A couple of weekends ago I put together a python script that utilizes sumy (https://github.com/miso-belica/sumy andhttps://pypi.python.org/pypi/sumy/0.3.0) and pdfminer (http://www.unixuser.org/~euske/python/pdfminer/ and https://pypi.python.org/pypi/pdfminer/) to summarize all pdf, docx (Word), and .txt files in a user-specified directory, including sub-directories as well. In addition, it lists (but doesn’t summarize) the Powerpoint (.ppt and .pptx files as well. I had recently returned from the Intelligent Transportation Society of America’s Annual Meeting, and had a USB drive with the conference proceedings. The problem is, the files are all just organized into folders by session code (e.g., TS-3), and each session could have a quite diverse range of papers. I wanted a way to quickly scan the proceedings to identify items that might be worth my while to read, and also might serve a similar purpose for others.
The user may also specify how many sentences to include in the summary of each document, as well as which of the summarization algorithms included in sumy that they would like used.
Summarizers generally attempt to determine the most important sentences within a document in terms of describing its content, and present them.
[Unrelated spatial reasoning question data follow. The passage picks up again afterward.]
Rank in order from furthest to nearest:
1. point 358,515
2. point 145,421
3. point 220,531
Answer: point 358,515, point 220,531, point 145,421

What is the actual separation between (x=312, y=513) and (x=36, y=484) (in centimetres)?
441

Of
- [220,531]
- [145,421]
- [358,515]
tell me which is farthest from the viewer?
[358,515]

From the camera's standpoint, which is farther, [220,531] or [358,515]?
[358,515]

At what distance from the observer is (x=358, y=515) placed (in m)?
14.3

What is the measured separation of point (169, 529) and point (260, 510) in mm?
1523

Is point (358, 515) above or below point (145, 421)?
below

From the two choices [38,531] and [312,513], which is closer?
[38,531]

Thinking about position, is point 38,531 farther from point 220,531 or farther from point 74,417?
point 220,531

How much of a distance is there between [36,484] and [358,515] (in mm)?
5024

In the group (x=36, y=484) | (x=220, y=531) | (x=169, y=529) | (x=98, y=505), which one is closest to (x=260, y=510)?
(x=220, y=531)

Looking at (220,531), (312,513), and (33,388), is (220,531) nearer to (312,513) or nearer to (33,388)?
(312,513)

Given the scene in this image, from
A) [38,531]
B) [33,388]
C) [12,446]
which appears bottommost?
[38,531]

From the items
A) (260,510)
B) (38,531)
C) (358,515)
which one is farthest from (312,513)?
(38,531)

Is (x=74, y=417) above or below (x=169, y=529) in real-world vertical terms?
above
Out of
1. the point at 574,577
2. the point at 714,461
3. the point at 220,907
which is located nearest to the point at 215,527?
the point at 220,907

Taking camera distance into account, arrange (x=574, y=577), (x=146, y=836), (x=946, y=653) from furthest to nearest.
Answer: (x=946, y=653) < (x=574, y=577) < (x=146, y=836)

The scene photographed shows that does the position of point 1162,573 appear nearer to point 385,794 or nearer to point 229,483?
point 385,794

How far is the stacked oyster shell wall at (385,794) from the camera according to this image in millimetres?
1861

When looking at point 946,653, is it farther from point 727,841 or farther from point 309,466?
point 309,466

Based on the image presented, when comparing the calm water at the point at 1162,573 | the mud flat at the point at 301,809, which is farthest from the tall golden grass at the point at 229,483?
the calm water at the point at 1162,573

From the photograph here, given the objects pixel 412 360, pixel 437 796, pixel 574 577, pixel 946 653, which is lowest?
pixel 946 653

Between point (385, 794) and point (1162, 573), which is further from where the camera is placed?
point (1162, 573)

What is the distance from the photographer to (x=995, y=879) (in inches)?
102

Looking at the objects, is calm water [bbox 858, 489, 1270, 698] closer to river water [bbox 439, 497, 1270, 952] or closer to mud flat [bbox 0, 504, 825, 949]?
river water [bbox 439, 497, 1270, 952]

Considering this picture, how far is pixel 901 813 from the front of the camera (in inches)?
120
They do not really understand a report, and can’t write a new abstract like a human could. So the sentences in the summary to not flow together, but typically do capture the content of the document. In addition to the summary, I pull out the first line in each report, as this is often the title or the first part of the title of the report.
Here’s an example 6-sentence summary the tool produced for one of the papers in the proceedings, related to semi-automated platooning of trucks to reduce fuel consumption. I think it captures the scope of the paper:
POSSIBLE TITLE: EVALUATION AND TESTING OF DRIVER ASSISTIVE TRUCK PLATOONING:
This paper provides selected final results from Phase One, which is explored a range of technical and non-technical challenges, including assessing feasible real-world business models within the trucking industry.
Testing in past FHWA EAR research and by project partner Peloton has shown that, due to aerodynamic drafting effects, DATP has the potential to significantly reduce fuel use.
The premise of this research is that taking this technology to full commercialization requires a simpler technical approach (compared to fully automated platooning) which bridges from current trucking operations to DATP.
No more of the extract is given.